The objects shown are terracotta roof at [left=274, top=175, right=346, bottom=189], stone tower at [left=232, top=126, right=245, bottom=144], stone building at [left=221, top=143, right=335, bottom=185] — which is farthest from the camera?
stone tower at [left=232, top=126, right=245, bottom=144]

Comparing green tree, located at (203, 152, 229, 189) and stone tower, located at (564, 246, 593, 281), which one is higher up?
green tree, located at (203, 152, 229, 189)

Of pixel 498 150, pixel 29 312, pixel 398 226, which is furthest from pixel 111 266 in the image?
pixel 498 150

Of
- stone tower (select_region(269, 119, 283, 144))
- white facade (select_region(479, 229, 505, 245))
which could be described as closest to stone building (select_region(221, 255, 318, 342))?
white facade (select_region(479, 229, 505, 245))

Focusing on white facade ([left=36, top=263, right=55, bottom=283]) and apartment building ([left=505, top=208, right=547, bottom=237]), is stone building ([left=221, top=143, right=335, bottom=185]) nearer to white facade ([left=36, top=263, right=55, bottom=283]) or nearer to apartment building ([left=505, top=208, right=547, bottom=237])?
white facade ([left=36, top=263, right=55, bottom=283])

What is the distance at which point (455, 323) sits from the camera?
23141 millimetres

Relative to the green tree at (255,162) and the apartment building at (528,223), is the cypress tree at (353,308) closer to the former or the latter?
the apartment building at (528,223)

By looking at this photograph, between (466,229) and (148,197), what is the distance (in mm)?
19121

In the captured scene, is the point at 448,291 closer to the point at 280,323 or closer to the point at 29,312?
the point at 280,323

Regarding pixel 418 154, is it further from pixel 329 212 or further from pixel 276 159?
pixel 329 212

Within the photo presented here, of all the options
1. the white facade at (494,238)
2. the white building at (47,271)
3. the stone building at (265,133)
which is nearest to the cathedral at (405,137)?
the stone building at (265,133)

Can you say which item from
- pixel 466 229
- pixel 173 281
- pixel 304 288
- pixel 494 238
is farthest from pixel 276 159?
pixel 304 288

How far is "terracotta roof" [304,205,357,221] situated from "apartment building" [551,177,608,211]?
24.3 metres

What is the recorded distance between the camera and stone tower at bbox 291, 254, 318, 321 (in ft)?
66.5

--

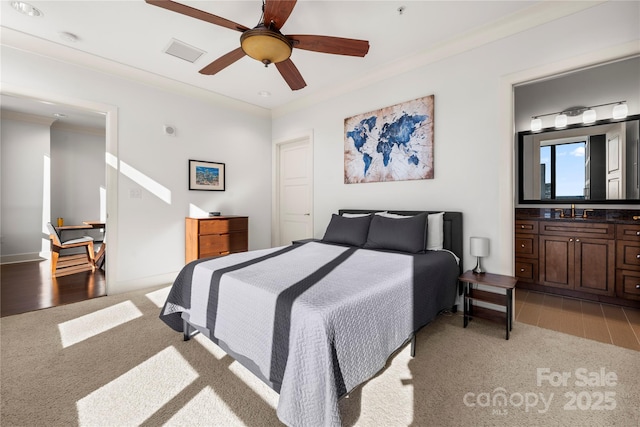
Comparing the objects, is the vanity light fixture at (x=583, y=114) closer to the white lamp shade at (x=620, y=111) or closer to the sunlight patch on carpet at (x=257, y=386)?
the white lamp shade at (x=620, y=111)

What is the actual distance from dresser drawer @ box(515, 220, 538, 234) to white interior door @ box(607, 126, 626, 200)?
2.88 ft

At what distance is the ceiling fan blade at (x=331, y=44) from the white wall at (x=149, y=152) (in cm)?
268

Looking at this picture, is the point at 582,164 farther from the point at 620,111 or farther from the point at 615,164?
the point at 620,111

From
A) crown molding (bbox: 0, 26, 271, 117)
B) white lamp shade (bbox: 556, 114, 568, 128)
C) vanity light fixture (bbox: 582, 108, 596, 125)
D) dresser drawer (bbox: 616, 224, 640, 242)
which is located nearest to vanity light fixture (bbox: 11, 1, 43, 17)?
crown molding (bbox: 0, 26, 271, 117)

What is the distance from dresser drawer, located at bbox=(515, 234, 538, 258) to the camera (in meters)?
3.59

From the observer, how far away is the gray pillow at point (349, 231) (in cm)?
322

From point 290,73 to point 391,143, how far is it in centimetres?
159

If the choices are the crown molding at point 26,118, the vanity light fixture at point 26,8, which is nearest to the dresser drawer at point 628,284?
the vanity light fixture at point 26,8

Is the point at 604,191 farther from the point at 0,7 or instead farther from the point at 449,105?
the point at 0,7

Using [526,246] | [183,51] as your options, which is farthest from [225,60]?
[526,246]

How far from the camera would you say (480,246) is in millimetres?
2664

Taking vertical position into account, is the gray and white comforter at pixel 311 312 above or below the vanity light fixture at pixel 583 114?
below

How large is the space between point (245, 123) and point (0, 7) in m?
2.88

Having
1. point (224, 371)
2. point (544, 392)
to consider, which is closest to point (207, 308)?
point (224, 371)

(WHAT NEEDS TO BE DONE)
List every line in both blocks above that contains the word "gray".

(EXERCISE OUTPUT)
From the observer, how far away is the gray pillow at point (349, 231) (in cm)?
Taking vertical position into account, is the gray and white comforter at pixel 311 312 above or below the vanity light fixture at pixel 583 114?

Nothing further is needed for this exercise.